Юрий Коротков - Девятая рота (сборник)
Они вышли из дома, махнули друг другу рукой:
– Пока, брат!
– Пока, брат! – и разошлись в разные стороны.
Изо всех домов во всем городе выходили люди и вливались в толпы темно-синих граждан, шагающих по улицам столицы в бодром ритме утренней мелодии, которую подхватили фабричные гудки, клаксоны машин, звон трамваев и трели милицейских свистков на перекрестках.
Полина в скромном синем платье, напевая что-то про себя, таращила глаза в старое тусклое зеркало, подводила карандашом. Казенно обставленная комната – ни одной яркой краски, черные кожаные кресла и диван, непокрытый овальный стол посередине, на серванте военная фотография отца с черной ленточкой в углу, на голой стене большой портрет Вождя.
Хлопнула дверь, Полли тотчас сгребла косметику в ящик комода и прикрыла сверху. Вошла мать в полувоенном кителе, подпоясанном офицерским ремнем. Поставила портфель, расстегнула тугой воротничок, сняла ремень.
– Где опять до утра была? – без выражения спросила она.
– На дежурстве.
Мать, не глядя на нее, прошла по комнате. Полли как бы невзначай зашла с другой стороны стола. Мать двинулась обратно – она тоже.

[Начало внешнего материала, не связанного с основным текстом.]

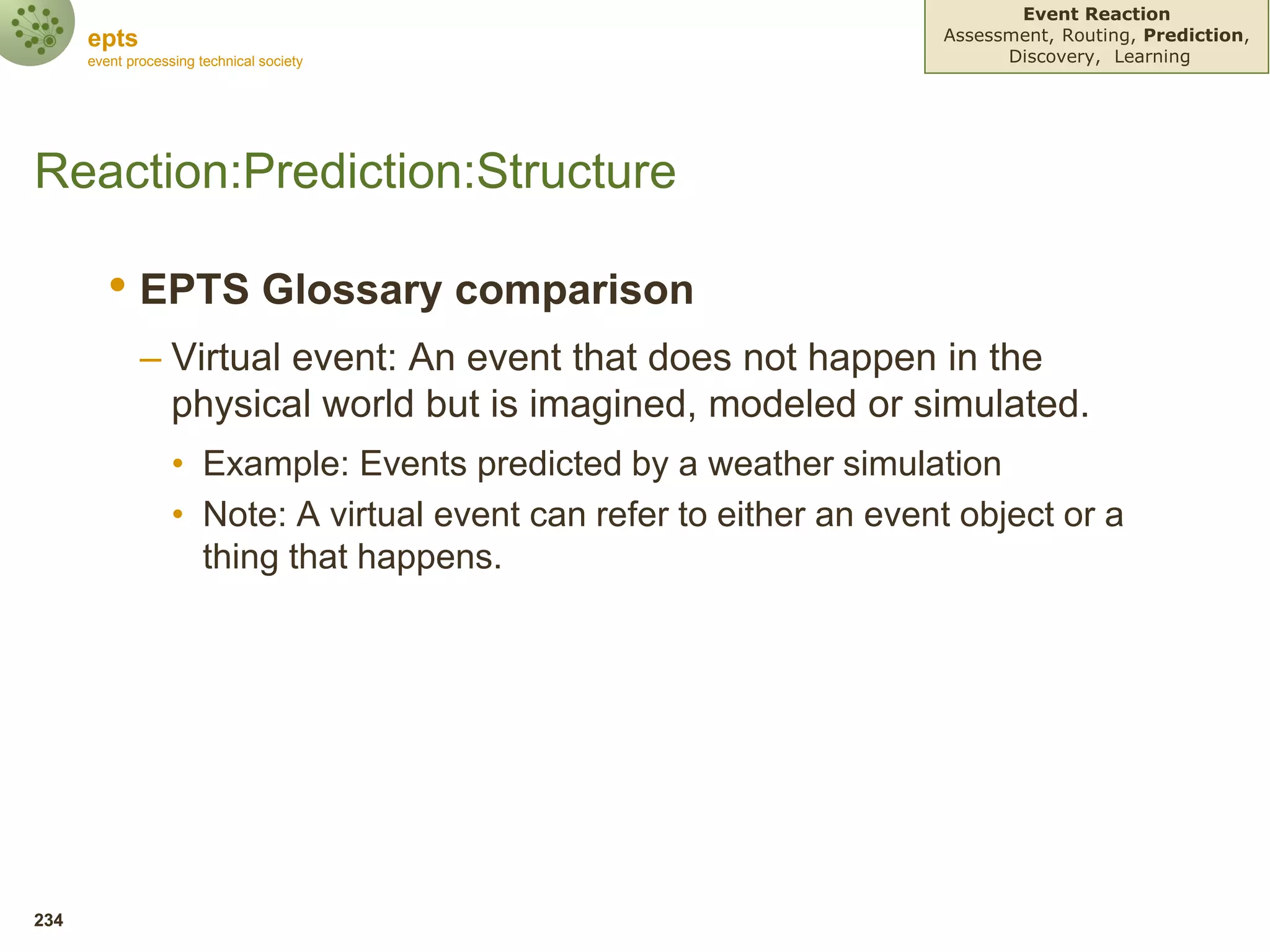 epts
event processing technical society

Event Reaction
Assessment, Routing, Prediction, Discovery, Learning

Reaction:Prediction:Structure

• EPTS Glossary comparison
– Virtual event: An event that does not happen in the physical world but is imagined, modeled or simulated.
• Example: Events predicted by a weather simulation
• Note: A virtual event can refer to either an event object or a thing that happens.

234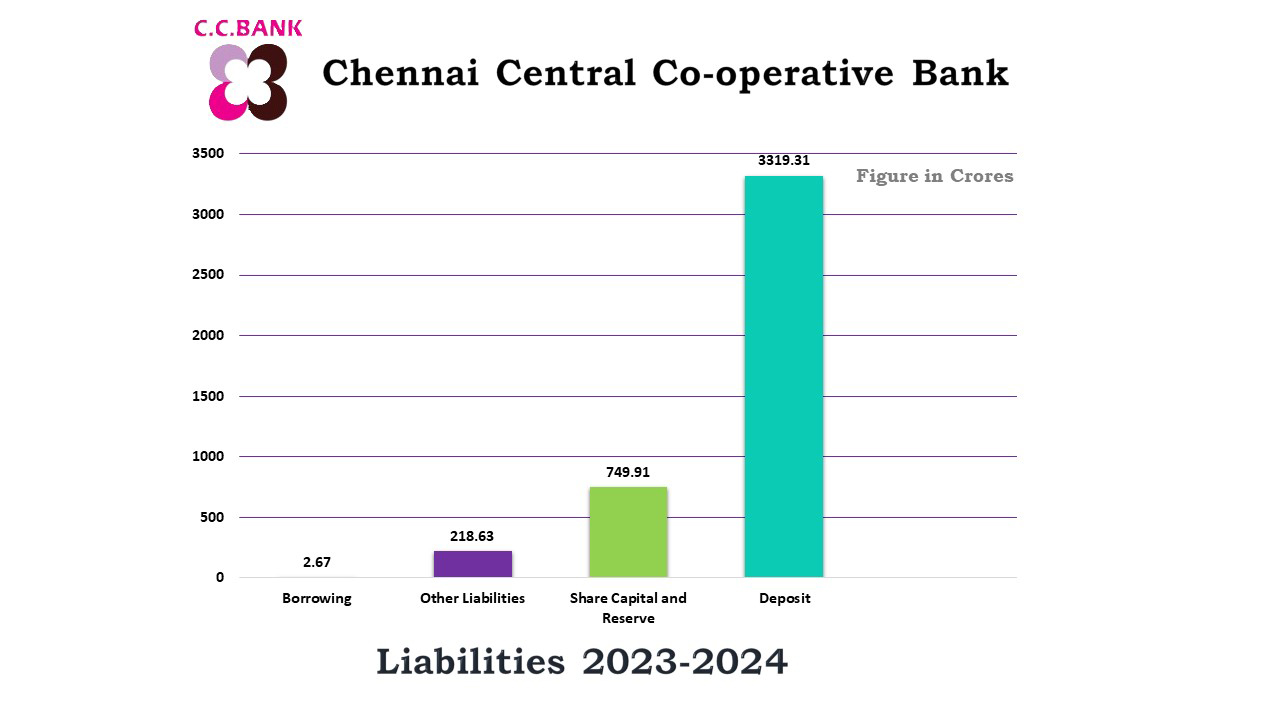 C.C.BANK

Chennai Central Co-operative Bank

Figure in Crores

3500
3000
2500
2000
1500
1000
500
0

2.67
218.63
749.91
3319.31

Borrowing
Other Liabilities
Share Capital and Reserve
Deposit

Liabilities 2023-2024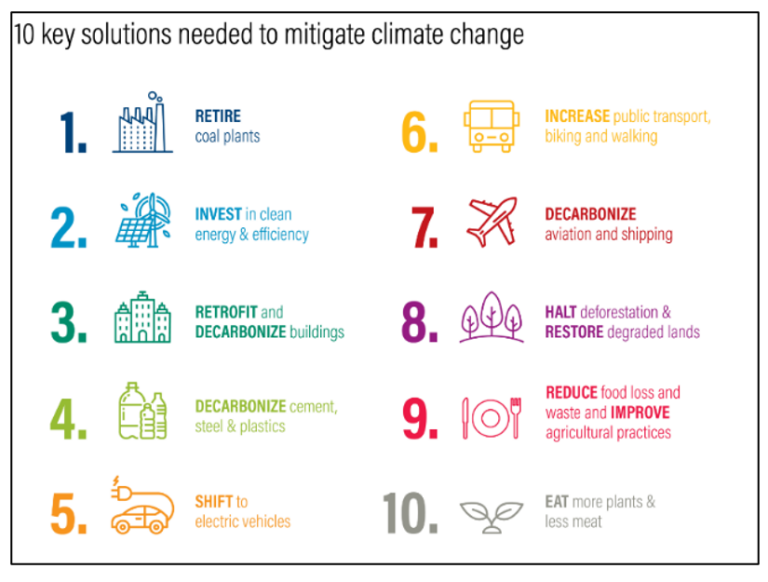 10 key solutions needed to mitigate climate change

1. RETIRE coal plants

2. INVEST in clean energy & efficiency

3. RETROFIT and DECARBONIZE buildings

4. DECARBONIZE cement, steel & plastics

5. SHIFT to electric vehicles

6. INCREASE public transport, biking and walking

7. DECARBONIZE aviation and shipping

8. HALT deforestation & RESTORE degraded lands

9. REDUCE food loss and waste and IMPROVE agricultural practices

10. EAT more plants & less meat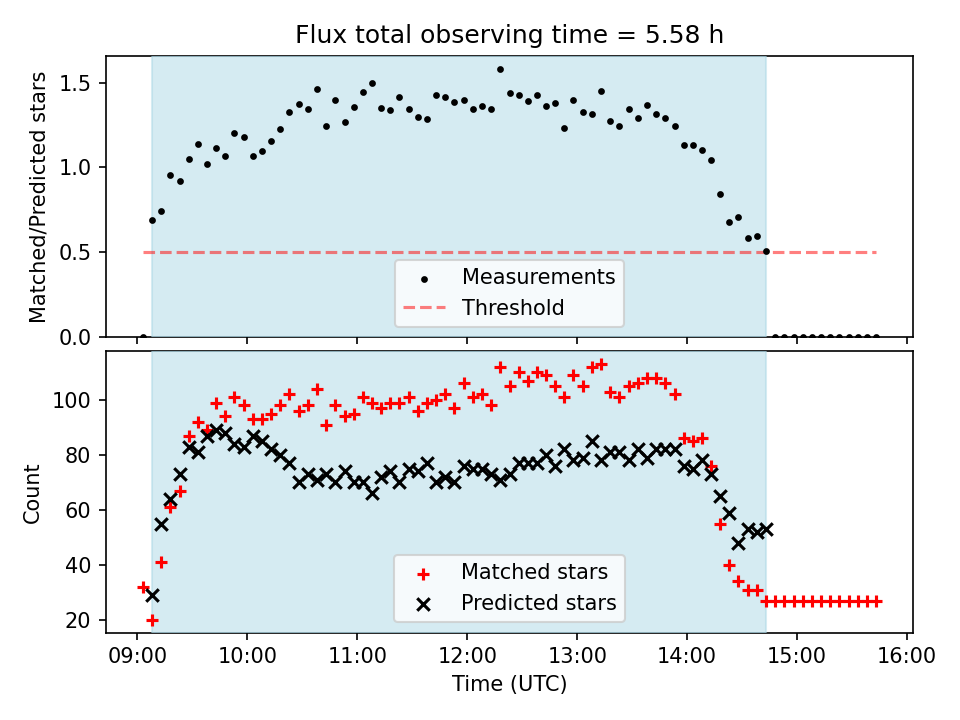 Flux total observing time = 5.58 h

Matched/Predicted stars

1.5
1.0
0.5
0.0

Measurements
Threshold

Count

100
80
60
40
20

Matched stars
Predicted stars

09:00 10:00 11:00 12:00 13:00 14:00 15:00 16:00

Time (UTC)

– Иди сюда! – потребовала мать.
– Ну не начинай опять, мам…
– Шалава! – мать взмахнула ремнем, пытаясь достать ее через стол. – Проститутка! – она в бессильной ярости металась вокруг стола, опрокидывая стулья. – Ты понимаешь, что меня с работы снимут?! Двор пойду мести, и то если метлу доверят! Как я могу людьми руководить, если в своем доме шпионку вырастила?
Полли задела локтем вазу, та упала и со звоном разбилась. И с этим звуком обе замерли на полу-движении, глядя на осколки.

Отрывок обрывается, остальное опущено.